■ **Selected text**
Scammers steal $400K via fake Uniswap Google ads

The loss number is modest, but the attack vector — paid Google Search ads spoofing a top DEX's domain — has become the default phishing lane for crypto users and is widening.

On-chain analyst b-block warned that fake Google ads impersonating Uniswap have stolen at least $400,000 from users clicking through to spoofed versions of the protocol's site. Stacy Muur, founder of Web3 marketing agency Green Dots, confirmed the fund flow, with victims approving wallet transactions on lookalike domains that rank above the real Uniswap interface in Google Search results.

Why it matters

Security Alliance (SEAL) previously flagged that Google Search phishing campaigns have risen sharply since March, with attackers buying sponsored slots and at times compromising legitimate ad accounts to impersonate popular crypto protocols. Paid placements sit above organic results and carry Google's brand-trust halo, which is exactly what the phishing flow needs: a user types "Uniswap" into the search bar, sees a sponsored link that looks correct, and approves a wallet drain to a contract they never read.

Market impact

The $400K figure is small relative to the DEX's daily volume, but the attack pattern is the story — every top DeFi protocol is now a target the same way, and the channel (Google's own ad inventory) is outside the protocol's control. The mitigations live on the user side: hardware wallets, bookmarked URLs, and transaction-level allowance revocation. Watch for whether Google tightens crypto ad KYC after another round of these incidents, and whether the protocols themselves begin buying defensive ad slots on their own brand terms to push phishing results further down the page.

■ **Stored data**
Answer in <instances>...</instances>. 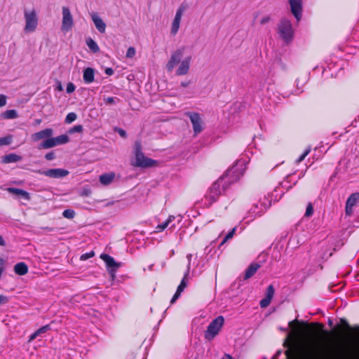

■ **Task set**
a - In the article on fake Uniswap Google ads, which user-side mitigations are listed?
b - Extend the article on fake Uniswap Google ads, picking up after its final sentence.

■ **The results**
a - Hardware wallets, bookmarked URLs, and transaction-level allowance revocation.

b -
Related tokens
$UNI

Frequently asked questions

  1. How are the fake Uniswap Google ads stealing funds?

    Users search for "Uniswap," click a sponsored ad that mimics the protocol's site, and approve wallet transactions on a lookalike domain — the transaction drains their wallet to the attacker's contract.

  2. How much has been stolen so far?

    On-chain analyst b-block puts the total at at least $400,000, with Green Dots founder Stacy Muur confirming the flow of stolen funds through the spoofed sites.

  3. What is Security Alliance (SEAL) saying about the trend?

    SEAL has warned that Google Search phishing campaigns have risen sharply since March, with attackers buying ads or compromising legitimate ad accounts to impersonate popular crypto protocols.

  4. Why do fake Google ads work for crypto phishing?

    Sponsored slots appear above organic results and inherit Google's visual trust cues, so a user typing a brand name sees a convincing fake ranked first and is likelier to click and approve a transaction without checking the URL.

  5. How can users protect themselves from these scams?

    Bookmark the protocol's real URL, use a hardware wallet, read every transaction before signing, and revoke token allowances that are no longer needed through tools designed for that purpose.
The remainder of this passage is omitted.